AIM OF THE EXERCISE:
Can you reproduce the listing below with "headlight" swapped for "front lamp" wherever it appears, and everything else left unchanged?
___ INFORMATION GIVEN
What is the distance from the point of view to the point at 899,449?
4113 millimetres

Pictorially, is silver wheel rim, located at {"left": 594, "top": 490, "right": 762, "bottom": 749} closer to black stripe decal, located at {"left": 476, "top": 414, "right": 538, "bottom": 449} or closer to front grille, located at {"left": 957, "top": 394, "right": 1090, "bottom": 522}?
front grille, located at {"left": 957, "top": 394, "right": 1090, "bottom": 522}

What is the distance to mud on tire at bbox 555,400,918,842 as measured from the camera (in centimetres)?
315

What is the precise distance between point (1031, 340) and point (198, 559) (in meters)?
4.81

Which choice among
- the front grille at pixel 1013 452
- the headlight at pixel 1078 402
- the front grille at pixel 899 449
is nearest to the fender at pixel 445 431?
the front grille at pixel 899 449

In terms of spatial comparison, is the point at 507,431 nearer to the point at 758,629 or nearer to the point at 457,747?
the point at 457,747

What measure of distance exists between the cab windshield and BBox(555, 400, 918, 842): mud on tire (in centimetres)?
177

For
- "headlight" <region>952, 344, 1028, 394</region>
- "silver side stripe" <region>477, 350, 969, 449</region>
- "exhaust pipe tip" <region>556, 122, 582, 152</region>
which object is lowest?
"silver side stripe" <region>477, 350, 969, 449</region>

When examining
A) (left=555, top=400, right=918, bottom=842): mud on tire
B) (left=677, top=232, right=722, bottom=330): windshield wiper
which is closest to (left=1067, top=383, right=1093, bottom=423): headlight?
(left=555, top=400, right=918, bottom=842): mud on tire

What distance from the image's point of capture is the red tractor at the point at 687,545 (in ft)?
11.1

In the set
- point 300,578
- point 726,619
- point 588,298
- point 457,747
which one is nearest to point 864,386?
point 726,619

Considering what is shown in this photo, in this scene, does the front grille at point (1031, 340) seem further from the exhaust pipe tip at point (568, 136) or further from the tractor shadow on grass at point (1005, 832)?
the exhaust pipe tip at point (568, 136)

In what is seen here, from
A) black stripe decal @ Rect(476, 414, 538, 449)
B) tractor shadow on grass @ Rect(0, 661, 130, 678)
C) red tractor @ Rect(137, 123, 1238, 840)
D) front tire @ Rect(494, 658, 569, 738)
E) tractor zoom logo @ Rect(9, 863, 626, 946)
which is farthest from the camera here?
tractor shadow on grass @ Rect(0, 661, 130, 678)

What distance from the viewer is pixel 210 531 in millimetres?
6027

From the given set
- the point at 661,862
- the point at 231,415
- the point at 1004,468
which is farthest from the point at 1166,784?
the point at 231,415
______
EXERCISE RESULT:
What is the distance from the point of view to the point at 899,449?
4113 millimetres

Pictorially, is silver wheel rim, located at {"left": 594, "top": 490, "right": 762, "bottom": 749} closer to black stripe decal, located at {"left": 476, "top": 414, "right": 538, "bottom": 449} or closer to front grille, located at {"left": 957, "top": 394, "right": 1090, "bottom": 522}?
front grille, located at {"left": 957, "top": 394, "right": 1090, "bottom": 522}

What is the distance to mud on tire at bbox 555,400,918,842 as measured from the camera (in centimetres)?
315

What is the precise distance between point (1031, 340) and point (198, 559) (in meters)?
4.81

Which choice among
- the front grille at pixel 1013 452
- the front lamp at pixel 1078 402
- the front grille at pixel 899 449
is nearest to the fender at pixel 445 431?
the front grille at pixel 899 449

In terms of spatial comparison, is the point at 507,431 nearer to the point at 758,629 or nearer to the point at 457,747?
the point at 457,747

What measure of distance exists between the cab windshield and BBox(555, 400, 918, 842): mud on tire (in centimetres)?
177

For
- "front lamp" <region>952, 344, 1028, 394</region>
- "silver side stripe" <region>477, 350, 969, 449</region>
- "exhaust pipe tip" <region>556, 122, 582, 152</region>
which object is lowest?
"silver side stripe" <region>477, 350, 969, 449</region>

When examining
A) (left=555, top=400, right=918, bottom=842): mud on tire
B) (left=677, top=232, right=722, bottom=330): windshield wiper
which is closest to (left=1067, top=383, right=1093, bottom=423): front lamp?
(left=555, top=400, right=918, bottom=842): mud on tire

What distance from the image's point of capture is the red tractor at the point at 687,545 (in ft)?
11.1

In the set
- point 300,578
- point 726,619
- point 588,298
- point 457,747
which one is nearest to point 864,386?
point 726,619

Considering what is shown in this photo, in this scene, does the front grille at point (1031, 340) seem further from the exhaust pipe tip at point (568, 136) or further from the tractor shadow on grass at point (1005, 832)?
the exhaust pipe tip at point (568, 136)

In what is seen here, from
A) black stripe decal @ Rect(476, 414, 538, 449)
B) tractor shadow on grass @ Rect(0, 661, 130, 678)
C) red tractor @ Rect(137, 123, 1238, 840)
D) front tire @ Rect(494, 658, 569, 738)
E) tractor zoom logo @ Rect(9, 863, 626, 946)
which is farthest from the camera here?
tractor shadow on grass @ Rect(0, 661, 130, 678)

What distance from the viewer is pixel 210 531 in millimetres?
6027

From the given set
- the point at 661,862
- the point at 231,415
- the point at 1004,468
which is farthest from the point at 1166,784?
the point at 231,415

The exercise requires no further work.